Fragment dokumentu:
☆ ☆ ☆

Dla mnie, księdza archidiecezji łódzkiej, szczególne znaczenie ma rozdział szósty, ukazujący początki dobroczynności w Łodzi. Nazwa „Łódź” pojawia się w dokumentach po raz pierwszy w 1332 r., kiedy to Władysław książę łęczycki i dobrzański, zwalnia Łódź oraz inne wsie biskupie z ciężarów na rzecz księcia. Miastem Łódź stała się dopiero 29 lipca 1423 r., na mocy aktu erekcyjnego wydanego w Przedborzu przez króla Władysława Jagiełłę. Działalność dobroczynna w Łodzi miała charakter ekumeniczny, gdyż istniało np. Łódzkie Chrześcijańskie Towarzystwo Dobroczynności wspierające katolików, ewangelików, baptystów, ale istniało także Łódzkie Żydowskie Towarzystwo Dobroczynności. Wsparcia temu Towarzystwu udzielali żydowscy fabrykanci – Izrael Poznański, Edward Heiman-Jarecki, Jakub Hertz, Zygmunt Jarociński, Oskar (Uszer) Khon, Herman Konstadt. Gdy chodzi natomiast o łódzkich fabrykantów niemieckich, to oprócz Karola Scheiblera, ze względu na aktywność dobroczynną, na uwagę zasługują – Franciszek Kindermann, Juliusz Kunitzer, Ernest Leonhardt, Ludwik Wilhelm Meyer.

☆ ☆ ☆

Wiersze danych:
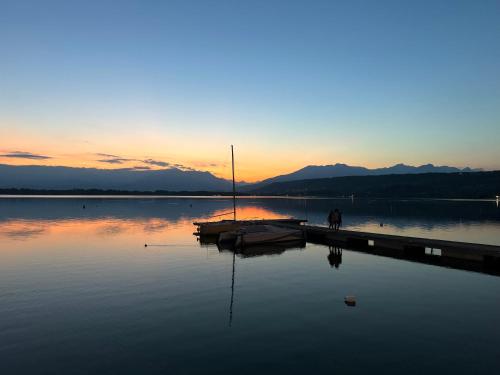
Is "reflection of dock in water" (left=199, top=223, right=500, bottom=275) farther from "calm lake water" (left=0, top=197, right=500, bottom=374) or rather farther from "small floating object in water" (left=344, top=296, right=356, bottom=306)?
"small floating object in water" (left=344, top=296, right=356, bottom=306)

☆ ☆ ☆

Wymagania zadania:
Kiedy i na mocy jakiego aktu Łódź stała się miastem według fragmentu o początkach dobroczynności w Łodzi?

Wynik zadania:
Łódź stała się miastem 29 lipca 1423 r. na mocy aktu erekcyjnego wydanego w Przedborzu przez króla Władysława Jagiełłę.